22.03.2014FDPFDP

THEURER-Interview für den „Reutlinger General-Anzeiger“

Berlin. Das FDP- Präsidiumsmitglied Michael Theurer gab dem „Reutlinger General-Anzeiger“ (Montag-Ausgabe) das folgende Interview. Die Fragen stellte Oliver Jirosch:

Frage: Herr Theurer, Sie waren mit 27 Jahren Deutschlands jüngster OB in ihrer Heimatstadt Horb. Heute mit 47, nach fünf Jahren als EU-Parlamentarier kandidieren Sie für den Gemeinderat in Horb. Lautet die Devise für Sie »zurück zu den Wurzeln«, wollen Sie Brüssel den Rücken kehren?

Theurer: Nein, ich möchte bei der EU in Brüssel weitermachen. Es war aber damals mein Ziel, meine Erfahrung als Kommunalpolitiker in die EU einzubringen. Ich verstehe mich in Brüssel auch als Anwalt der kleinen und mittleren Unternehmen. Ich möchte im Europa-Parlament die kommunalpolitische Perspektive aufwerten. Und im Gegenzug möchte ich nun mein Wissen und meine Erfahrung, die ich auf europapolitischer Ebene erlangt habe, in meiner Heimatstadt einbringen.

Frage: Viele empfinden es aber als Tabu-Bruch, wenn ein ehemaliger Bürgermeister sich in den Gemeinderat wählen lässt.
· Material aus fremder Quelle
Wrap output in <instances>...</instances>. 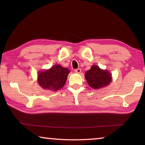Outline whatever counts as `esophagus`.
I'll return each mask as SVG.
<instances>
[{
	"mask_svg": "<svg viewBox=\"0 0 145 145\" xmlns=\"http://www.w3.org/2000/svg\"><path fill=\"white\" fill-rule=\"evenodd\" d=\"M74 71H75V73H80V72H81V69H80V68H77V69H75Z\"/></svg>",
	"mask_w": 145,
	"mask_h": 145,
	"instance_id": "1",
	"label": "esophagus"
}]
</instances>
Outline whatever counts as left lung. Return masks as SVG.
<instances>
[{"label": "left lung", "instance_id": "obj_1", "mask_svg": "<svg viewBox=\"0 0 145 145\" xmlns=\"http://www.w3.org/2000/svg\"><path fill=\"white\" fill-rule=\"evenodd\" d=\"M85 78L88 84L93 89H100L109 84L111 81V74L108 71L103 70L93 65L90 70L86 71Z\"/></svg>", "mask_w": 145, "mask_h": 145}]
</instances>
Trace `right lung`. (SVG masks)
<instances>
[{
  "instance_id": "1",
  "label": "right lung",
  "mask_w": 145,
  "mask_h": 145,
  "mask_svg": "<svg viewBox=\"0 0 145 145\" xmlns=\"http://www.w3.org/2000/svg\"><path fill=\"white\" fill-rule=\"evenodd\" d=\"M70 71L60 65H55L49 70L39 72L38 82L45 89L57 91L62 88L67 81Z\"/></svg>"
}]
</instances>
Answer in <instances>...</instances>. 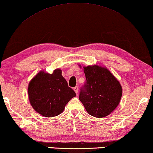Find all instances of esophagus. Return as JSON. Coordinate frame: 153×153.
Listing matches in <instances>:
<instances>
[{"label": "esophagus", "mask_w": 153, "mask_h": 153, "mask_svg": "<svg viewBox=\"0 0 153 153\" xmlns=\"http://www.w3.org/2000/svg\"><path fill=\"white\" fill-rule=\"evenodd\" d=\"M74 90L75 91V92H76V94L78 93V90H79L78 87H77V86H76V87L74 88Z\"/></svg>", "instance_id": "34e87169"}]
</instances>
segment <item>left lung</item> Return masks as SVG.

Theurer: Ach wissen Sie, wenn der Wähler es nicht will, dann wählt er mich nicht. Zum anderen ist meine Zeit als OB in Horb fünf Jahre her. Ich denke, das ist Schonfrist genug. Außerdem bin ich nicht der erste, der so verfährt. Ich wohne nach wie vor in Horb und möchte hier mitgestalten. Als OB aber werde ich definitiv nicht mehr kandidieren.

Frage: Nach dem Debakel bei der Bundestagswahl forderten alle in der FDP einen Neuanfang. Mit Ihnen als Nachfolger von Birgit Homburger gab es einen personellen Neustart. Was machen Sie nun anders?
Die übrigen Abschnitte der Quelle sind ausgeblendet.